Imagen cortesía de Carlos Villasana

 

En el año de 1903, el arquitecto Adamo Boari, encargado de la construcción del Palacio Postal, presentó a la Secretaría de Comunicación y Obras Públicas un proyecto para la construcción del nuevo teatro nacional. El diario La Patria del 31 de marzo de 1903 publicó esta noticia sobre la ampliación de la calle Cinco de Mayo: “Es hermosa la perspectiva que las calles de Cinco de Mayo presentan vistas desde sus extremos; la utilidad de esta amplia vía se estimará debidamente cuando se abra a la circulación. Ya está casi terminada la ampliación en la calle de que nos ocupamos pues sólo falta demoler una saliente que corresponde a una de las casa de la 2ª calle de San Francisco. La construcción de tres casa nuevas en esa vía está por concluir”.

El calvario del nuevo teatro nacional que se inauguró hasta el año de 1934 empezó con un presupuesto mal hecho.
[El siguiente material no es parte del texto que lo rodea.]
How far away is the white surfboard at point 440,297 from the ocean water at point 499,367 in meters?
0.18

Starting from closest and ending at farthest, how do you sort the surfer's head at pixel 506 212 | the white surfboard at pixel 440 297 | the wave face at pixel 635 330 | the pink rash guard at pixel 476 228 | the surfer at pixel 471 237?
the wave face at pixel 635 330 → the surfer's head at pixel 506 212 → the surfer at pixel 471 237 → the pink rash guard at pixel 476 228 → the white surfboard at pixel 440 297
Boari firmó un documento en el cual explicaba que con cuatro millones 200 mil pesos construiría Bellas Artes en cuatro años. Nueve años después se había gastado el triple del presupuesto. Durante los primeros 30 años del siglo XX, el Palacio de Bellas Artes fue un símbolo de la Ciudad de México: un sueño inacabado interrumpido por una guerra civil. En ese tiempo, una ciudad creció alrededor de ese monumento puesto en el altar del porfiriato.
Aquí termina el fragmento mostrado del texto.